▶ _Problem to work on_:
Count how many lines in the data hold "frames". Only the number.

▶ _Given records_:
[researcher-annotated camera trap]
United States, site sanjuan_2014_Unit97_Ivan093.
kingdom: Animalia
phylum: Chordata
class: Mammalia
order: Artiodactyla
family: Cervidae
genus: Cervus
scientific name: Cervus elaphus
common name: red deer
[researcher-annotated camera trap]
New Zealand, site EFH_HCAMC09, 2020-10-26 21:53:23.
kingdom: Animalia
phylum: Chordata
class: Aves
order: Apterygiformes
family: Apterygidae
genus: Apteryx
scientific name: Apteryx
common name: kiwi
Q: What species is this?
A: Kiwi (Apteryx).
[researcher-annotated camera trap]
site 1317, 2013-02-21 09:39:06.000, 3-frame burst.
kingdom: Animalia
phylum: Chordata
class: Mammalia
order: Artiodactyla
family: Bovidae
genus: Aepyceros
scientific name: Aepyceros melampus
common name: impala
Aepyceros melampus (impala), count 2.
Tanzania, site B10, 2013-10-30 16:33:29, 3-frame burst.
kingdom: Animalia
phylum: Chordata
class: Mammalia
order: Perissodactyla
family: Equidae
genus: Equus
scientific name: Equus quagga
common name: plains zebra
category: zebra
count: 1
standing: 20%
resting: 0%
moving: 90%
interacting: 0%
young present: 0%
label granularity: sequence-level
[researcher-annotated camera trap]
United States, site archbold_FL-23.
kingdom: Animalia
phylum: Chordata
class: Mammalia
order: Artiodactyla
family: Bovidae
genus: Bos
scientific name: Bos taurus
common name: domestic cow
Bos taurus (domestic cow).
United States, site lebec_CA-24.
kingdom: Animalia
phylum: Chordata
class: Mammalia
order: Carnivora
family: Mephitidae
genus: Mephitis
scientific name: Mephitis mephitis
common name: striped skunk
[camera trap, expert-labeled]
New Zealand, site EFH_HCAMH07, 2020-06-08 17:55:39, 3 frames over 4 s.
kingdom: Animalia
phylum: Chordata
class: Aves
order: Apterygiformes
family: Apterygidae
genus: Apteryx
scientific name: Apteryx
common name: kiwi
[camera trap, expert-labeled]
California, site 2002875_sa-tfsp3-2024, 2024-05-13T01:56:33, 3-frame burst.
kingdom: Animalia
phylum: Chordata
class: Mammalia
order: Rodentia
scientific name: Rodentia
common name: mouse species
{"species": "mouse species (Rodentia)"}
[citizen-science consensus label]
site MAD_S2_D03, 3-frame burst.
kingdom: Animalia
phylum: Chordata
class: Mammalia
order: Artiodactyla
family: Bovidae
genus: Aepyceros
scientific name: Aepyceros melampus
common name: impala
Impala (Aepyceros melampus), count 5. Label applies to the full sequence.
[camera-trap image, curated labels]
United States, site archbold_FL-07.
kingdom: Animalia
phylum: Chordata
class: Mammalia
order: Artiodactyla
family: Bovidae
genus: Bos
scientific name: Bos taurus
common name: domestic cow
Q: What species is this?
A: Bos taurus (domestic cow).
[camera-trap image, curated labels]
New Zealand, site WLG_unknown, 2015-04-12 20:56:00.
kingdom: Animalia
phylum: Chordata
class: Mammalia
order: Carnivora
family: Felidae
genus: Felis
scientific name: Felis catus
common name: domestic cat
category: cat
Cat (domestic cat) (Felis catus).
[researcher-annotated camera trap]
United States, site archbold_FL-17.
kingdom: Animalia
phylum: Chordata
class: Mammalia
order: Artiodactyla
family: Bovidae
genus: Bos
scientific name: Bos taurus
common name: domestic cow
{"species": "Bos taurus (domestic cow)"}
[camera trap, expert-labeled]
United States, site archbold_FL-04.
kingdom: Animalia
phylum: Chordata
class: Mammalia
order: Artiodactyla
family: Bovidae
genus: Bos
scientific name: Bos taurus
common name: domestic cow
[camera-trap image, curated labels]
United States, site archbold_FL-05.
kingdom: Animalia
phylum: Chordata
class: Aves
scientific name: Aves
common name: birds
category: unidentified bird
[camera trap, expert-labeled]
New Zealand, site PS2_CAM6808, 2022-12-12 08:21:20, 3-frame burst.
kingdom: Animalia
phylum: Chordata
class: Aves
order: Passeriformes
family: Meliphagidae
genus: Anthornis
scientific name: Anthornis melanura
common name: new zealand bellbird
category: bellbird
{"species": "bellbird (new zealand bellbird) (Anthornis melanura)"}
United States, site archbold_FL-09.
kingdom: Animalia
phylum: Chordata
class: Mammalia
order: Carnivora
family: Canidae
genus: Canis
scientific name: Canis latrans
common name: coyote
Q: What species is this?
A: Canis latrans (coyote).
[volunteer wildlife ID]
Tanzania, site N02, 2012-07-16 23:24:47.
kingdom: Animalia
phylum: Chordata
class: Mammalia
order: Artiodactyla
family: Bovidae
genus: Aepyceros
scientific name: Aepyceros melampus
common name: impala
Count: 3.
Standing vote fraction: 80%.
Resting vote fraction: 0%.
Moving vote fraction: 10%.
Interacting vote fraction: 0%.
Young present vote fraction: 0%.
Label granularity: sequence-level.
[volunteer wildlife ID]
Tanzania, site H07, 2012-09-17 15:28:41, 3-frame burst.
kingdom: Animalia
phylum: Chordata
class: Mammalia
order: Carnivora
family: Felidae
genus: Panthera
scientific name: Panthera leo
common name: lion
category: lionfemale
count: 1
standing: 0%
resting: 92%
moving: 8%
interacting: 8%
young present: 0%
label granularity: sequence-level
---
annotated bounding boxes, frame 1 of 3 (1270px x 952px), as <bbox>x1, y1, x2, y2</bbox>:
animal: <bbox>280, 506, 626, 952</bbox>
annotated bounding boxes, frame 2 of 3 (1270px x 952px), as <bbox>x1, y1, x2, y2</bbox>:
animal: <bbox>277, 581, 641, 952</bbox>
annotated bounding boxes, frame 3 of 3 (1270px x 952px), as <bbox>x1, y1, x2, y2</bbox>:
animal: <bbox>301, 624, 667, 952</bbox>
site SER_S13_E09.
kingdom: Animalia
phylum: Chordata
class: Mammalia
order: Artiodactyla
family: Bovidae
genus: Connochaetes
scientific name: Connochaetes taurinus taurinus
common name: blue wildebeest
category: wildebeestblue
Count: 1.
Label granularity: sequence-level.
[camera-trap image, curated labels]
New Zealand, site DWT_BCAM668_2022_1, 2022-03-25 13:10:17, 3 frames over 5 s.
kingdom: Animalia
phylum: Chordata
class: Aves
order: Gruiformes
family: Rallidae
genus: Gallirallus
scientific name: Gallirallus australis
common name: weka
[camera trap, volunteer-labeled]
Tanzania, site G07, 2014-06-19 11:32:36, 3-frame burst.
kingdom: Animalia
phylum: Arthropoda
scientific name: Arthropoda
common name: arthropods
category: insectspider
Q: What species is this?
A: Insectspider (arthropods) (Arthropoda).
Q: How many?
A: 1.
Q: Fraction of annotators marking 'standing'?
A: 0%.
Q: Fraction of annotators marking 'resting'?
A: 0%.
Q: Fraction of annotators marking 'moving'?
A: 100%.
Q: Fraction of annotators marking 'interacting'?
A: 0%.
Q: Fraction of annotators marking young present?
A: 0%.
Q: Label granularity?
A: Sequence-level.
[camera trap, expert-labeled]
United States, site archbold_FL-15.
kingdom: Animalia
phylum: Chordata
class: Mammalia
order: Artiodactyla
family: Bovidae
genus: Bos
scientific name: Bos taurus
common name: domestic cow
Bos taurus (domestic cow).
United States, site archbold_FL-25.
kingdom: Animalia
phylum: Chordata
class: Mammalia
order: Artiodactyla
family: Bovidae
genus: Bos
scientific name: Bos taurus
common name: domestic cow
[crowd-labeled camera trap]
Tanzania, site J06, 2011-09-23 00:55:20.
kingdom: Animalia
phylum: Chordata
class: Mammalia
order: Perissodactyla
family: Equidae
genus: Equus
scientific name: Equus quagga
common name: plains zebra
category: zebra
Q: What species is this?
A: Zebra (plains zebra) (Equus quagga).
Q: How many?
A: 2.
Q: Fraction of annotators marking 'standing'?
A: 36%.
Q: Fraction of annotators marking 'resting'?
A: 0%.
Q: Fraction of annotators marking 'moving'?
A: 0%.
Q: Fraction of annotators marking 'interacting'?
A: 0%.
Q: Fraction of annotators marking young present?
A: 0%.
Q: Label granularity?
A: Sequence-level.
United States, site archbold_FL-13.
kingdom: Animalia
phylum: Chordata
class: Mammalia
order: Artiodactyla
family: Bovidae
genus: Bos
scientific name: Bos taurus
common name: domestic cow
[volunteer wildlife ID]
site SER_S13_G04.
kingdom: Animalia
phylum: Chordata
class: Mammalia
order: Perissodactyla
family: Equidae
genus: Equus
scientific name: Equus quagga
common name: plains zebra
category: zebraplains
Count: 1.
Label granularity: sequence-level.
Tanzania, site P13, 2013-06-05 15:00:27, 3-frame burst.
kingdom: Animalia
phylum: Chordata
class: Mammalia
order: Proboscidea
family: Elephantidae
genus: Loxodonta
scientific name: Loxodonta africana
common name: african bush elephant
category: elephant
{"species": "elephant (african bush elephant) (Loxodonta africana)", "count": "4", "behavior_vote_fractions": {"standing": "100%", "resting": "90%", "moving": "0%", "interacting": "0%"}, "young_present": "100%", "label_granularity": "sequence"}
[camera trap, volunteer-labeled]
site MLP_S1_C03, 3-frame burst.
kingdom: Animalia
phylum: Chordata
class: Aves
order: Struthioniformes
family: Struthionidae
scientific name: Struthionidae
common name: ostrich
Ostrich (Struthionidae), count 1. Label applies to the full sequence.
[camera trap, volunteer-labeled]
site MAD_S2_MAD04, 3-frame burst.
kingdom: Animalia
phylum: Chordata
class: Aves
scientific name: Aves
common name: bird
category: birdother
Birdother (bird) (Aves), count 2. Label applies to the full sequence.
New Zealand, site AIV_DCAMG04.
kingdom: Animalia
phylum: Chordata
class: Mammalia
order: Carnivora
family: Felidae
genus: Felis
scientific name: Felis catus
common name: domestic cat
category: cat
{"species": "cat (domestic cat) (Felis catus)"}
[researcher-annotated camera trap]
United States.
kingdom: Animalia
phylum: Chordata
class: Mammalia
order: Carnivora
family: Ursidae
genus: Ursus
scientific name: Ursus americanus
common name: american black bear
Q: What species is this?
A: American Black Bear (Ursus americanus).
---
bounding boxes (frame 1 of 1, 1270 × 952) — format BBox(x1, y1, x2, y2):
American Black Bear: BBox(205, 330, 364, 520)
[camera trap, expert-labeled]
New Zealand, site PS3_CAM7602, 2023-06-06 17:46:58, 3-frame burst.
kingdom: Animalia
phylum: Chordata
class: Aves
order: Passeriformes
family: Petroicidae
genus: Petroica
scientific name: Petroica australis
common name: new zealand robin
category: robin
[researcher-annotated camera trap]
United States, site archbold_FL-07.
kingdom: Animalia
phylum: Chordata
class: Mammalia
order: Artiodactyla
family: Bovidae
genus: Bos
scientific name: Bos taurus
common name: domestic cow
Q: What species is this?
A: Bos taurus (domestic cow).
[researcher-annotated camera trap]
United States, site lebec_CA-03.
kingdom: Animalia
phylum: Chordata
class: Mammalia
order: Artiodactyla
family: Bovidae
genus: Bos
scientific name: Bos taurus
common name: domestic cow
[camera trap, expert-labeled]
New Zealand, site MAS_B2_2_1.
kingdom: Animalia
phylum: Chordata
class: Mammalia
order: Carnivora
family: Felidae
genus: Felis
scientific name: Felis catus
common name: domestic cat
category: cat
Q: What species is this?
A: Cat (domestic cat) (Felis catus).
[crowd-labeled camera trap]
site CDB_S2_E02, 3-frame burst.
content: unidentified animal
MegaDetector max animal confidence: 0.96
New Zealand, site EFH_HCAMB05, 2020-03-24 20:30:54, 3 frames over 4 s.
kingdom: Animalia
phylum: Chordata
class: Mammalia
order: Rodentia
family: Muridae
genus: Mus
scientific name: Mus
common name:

▶ _Result of this task_:
3